Ankara’ya yaptıkları yürüyüşle Soma Kömür İşletmeleri ve Uyar Madencilik’te işçilerin gasp edilen tazminat haklarını, Ermenek’te Seba ve Cenne Ocakları’nda işçilerin ücretlerini geri alan ve birçok madende sorunu çözen Bağımsız Maden-İş Sendikası şimdi de madencilere dayatılan sefalet emekliliğinin yasa düzenlemesiyle artırılması için mücadele ediyor. Emeklilik konusundaki sürecin devam ettiğini anlatan Çakır, kendisinin de bu çifte standardın mağduru olduğuna dikkat çekti. Türkiye’de yeraltı maden işletmelerinde çalışan işçiler iki asgari ücret maaş alırken, emeklilikte bu ücretin çok düştüğünü belirten Çakır, “Ben 22 yıl özel maden işletmesinde çalıştım ama 5.200 TL emeklilik maaşı alıyorum. Ancak benimle aynı dönemde kamuya bağlı ocakta çalışan arkadaşım 13.000 TL emeklilik alıyor. İşte bu ayrımcılığı ortadan kaldırmak için de Bağımsız Maden-İş Sendikası mücadele ediyor” dedi.

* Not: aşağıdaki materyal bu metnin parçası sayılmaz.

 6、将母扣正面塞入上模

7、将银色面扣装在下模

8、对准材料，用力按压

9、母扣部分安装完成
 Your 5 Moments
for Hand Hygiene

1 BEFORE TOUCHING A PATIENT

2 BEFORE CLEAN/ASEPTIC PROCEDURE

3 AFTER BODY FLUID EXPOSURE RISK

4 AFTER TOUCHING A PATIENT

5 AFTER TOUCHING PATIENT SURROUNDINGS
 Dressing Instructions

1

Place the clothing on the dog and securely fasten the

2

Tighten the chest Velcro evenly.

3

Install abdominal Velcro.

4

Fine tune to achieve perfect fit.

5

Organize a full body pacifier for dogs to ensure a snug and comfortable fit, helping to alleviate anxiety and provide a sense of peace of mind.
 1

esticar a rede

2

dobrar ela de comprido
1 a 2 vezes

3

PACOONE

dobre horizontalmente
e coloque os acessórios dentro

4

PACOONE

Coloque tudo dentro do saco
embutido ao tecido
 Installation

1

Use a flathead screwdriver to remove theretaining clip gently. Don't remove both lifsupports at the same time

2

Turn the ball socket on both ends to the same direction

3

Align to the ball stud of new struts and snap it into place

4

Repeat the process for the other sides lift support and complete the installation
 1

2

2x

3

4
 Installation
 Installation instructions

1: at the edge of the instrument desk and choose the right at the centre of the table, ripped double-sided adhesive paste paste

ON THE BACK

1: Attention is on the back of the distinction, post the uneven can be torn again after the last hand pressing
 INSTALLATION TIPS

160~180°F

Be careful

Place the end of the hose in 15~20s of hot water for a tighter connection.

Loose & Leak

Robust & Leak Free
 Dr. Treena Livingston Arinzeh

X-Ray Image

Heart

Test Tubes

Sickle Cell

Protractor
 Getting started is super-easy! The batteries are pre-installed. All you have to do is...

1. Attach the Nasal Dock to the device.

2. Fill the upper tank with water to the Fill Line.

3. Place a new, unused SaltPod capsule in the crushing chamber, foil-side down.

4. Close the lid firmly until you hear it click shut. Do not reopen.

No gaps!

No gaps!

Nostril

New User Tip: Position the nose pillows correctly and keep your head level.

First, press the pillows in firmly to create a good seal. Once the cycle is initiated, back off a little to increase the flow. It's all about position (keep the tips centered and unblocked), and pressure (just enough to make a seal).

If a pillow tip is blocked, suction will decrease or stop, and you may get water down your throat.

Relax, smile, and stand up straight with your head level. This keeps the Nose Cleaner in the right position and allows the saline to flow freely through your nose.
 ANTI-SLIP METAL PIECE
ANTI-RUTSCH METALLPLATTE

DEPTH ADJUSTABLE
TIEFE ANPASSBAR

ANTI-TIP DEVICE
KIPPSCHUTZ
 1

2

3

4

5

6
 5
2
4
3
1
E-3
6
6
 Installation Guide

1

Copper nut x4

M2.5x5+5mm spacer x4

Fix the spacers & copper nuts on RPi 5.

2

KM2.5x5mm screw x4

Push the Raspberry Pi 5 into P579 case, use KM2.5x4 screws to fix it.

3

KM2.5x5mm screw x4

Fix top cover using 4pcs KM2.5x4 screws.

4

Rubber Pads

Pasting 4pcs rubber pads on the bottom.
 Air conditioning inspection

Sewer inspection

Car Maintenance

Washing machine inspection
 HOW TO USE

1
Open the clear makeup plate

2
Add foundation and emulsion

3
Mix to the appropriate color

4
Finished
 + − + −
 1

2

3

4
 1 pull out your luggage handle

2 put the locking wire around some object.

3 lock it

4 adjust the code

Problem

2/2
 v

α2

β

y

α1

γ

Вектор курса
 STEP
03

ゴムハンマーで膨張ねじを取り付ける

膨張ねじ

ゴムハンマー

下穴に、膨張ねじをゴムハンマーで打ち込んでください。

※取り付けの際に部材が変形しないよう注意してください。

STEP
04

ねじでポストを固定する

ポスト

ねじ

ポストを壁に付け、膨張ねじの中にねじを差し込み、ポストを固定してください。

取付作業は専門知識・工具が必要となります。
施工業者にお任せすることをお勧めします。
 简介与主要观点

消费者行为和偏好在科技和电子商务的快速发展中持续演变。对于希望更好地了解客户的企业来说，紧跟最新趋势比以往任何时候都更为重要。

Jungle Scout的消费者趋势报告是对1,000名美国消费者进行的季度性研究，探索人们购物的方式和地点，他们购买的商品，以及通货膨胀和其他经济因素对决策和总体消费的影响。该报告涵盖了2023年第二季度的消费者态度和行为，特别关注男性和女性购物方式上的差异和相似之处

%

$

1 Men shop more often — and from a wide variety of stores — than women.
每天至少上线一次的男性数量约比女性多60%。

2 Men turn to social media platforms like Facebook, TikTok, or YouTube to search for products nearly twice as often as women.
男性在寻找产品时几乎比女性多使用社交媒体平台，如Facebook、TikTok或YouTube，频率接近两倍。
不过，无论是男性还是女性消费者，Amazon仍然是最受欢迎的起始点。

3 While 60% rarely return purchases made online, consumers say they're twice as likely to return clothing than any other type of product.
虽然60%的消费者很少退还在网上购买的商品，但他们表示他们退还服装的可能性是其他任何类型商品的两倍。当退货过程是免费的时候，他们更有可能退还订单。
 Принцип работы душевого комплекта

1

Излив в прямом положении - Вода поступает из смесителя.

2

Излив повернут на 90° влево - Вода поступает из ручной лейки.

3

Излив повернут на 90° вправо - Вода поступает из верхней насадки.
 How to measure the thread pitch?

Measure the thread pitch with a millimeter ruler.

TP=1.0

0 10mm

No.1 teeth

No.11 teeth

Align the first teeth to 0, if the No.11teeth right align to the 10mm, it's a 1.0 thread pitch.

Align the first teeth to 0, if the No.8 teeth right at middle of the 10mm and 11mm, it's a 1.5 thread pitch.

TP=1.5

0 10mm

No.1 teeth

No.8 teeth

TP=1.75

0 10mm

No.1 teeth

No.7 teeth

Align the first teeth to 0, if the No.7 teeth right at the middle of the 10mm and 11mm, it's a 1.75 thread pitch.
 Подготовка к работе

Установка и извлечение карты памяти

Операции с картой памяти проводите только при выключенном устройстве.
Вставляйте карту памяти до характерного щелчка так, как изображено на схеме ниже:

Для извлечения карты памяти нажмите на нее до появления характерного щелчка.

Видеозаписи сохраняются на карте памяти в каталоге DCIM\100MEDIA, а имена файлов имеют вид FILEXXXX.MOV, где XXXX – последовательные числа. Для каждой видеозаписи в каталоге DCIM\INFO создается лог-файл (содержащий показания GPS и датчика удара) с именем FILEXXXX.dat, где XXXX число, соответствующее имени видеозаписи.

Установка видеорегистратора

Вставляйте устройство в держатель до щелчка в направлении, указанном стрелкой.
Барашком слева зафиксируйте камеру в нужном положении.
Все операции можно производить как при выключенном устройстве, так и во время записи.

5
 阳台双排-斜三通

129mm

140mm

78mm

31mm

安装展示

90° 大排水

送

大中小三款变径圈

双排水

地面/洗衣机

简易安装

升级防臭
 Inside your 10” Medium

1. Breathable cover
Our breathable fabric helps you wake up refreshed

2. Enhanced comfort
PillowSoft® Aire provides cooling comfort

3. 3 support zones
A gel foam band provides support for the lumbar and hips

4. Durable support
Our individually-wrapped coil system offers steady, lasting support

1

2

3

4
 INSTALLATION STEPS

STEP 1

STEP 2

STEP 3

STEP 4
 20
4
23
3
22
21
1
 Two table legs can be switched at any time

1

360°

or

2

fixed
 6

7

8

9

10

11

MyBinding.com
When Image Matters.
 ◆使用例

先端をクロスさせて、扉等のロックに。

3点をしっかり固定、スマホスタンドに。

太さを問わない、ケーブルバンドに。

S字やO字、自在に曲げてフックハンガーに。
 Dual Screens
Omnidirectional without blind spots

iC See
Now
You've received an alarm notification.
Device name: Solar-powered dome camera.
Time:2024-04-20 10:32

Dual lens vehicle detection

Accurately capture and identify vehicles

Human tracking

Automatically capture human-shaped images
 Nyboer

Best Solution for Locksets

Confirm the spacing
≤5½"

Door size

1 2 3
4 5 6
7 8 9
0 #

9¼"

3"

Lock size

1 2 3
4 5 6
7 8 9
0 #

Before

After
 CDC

‘MADENCİ 1 GÜN KENDİNE, 29 GÜN PATRONA ÇALIŞIYOR’

Madencilerin 1 gün kendine, 29 gün patrona çalıştığına işaret eden Çakır, iş cinayeti olduğunda ise bunun ya kader ya fıtrat olarak değerlendirildiğini hatırlattı. Katliam sonrası ailelerin ne durumda bırakıldığına bakılmadığını vurgulayan Çakır, “Gelirler fotoğraf çektirirler, iş güvenliğinden söz ederler, sonra unuturlar. Ölen öldüğüyle kalır” diye konuştu.

Türkiye’de sadece katliamlar olduğunda hatırlanan maden işçilerinin özgücünün farkına varıp örgütlenmesi gerektiğinin altını çizen Çakır, şunları kaydetti : “İşçilerin artık bir olup güçlenmesi gerek. Yeni sendikalar kurup kendi alın terlerine sahip çıkmaları lazım. Şu anda en büyük eksik bu. Çok az sayıda alternatif sendika var. Binimiz bir olacağız, birimiz bin olacağız; eğer bu şekilde olursak bütün işçi sınıfı kazanır.”